◆ TEXTO PROPORCIONADO:
┄┄┄┄┄┄┄┄┄┄┄┄┄┄┄┄┄┄┄┄
Durante la generosa presentación del grueso libro, de reciente publicación por la editorial Debate, del periodista Andrés Rubio, España fea. El caos urbano, el mayor fracaso de la democracia, en la tienda Cosentino de Barcelona, ayer por la noche -un acto que forma parte del programa de Model. La Semana de Arquitectura de Barcelona-, los miembros de la mesa redonda -los brillantes ponentes Itziar González, María Rubert y Luis Feduchi, guiados con maestría y agudeza por Aurelio Santos-, discutieron sobre lo qué es la fealdad, particularmente en arquitectura -un arte en la que la venustas o belleza es uno de los tres pilares sobre los que se sustenta la creación que merece el nombre o calificativo de arquitectura- sobre todo tal como la define el autor del libro sobre la destrucción del territorio español, parcelado en reinos de taifas que compiten por quien obra más y más grande, casi siempre innecesariamente, toda vez que los permisos de obras, pagados a precio de oro, nutren las arcas municipales y de algunos políticos.
┄┄┄┄┄┄┄┄┄┄┄┄┄┄┄┄┄┄┄┄
◆ MATERIAL PROPORCIONADO:
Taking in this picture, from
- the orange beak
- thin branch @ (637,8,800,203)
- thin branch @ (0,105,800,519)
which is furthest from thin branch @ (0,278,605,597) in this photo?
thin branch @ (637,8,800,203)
┄┄┄┄┄┄┄┄┄┄┄┄┄┄┄┄┄┄┄┄
◆ OBJETIVO PLANTEADO:
Responde estas preguntas según el texto proporcionado:
(a) ¿Qué editorial ha publicado el libro?
(b) ¿En qué tienda de Barcelona se hizo la presentación?
(c) ¿Quién guió a los miembros de la mesa redonda?

◆ RESULTADO DEL EJERCICIO:
(a) Debate.
(b) La tienda Cosentino.
(c) Aurelio Santos.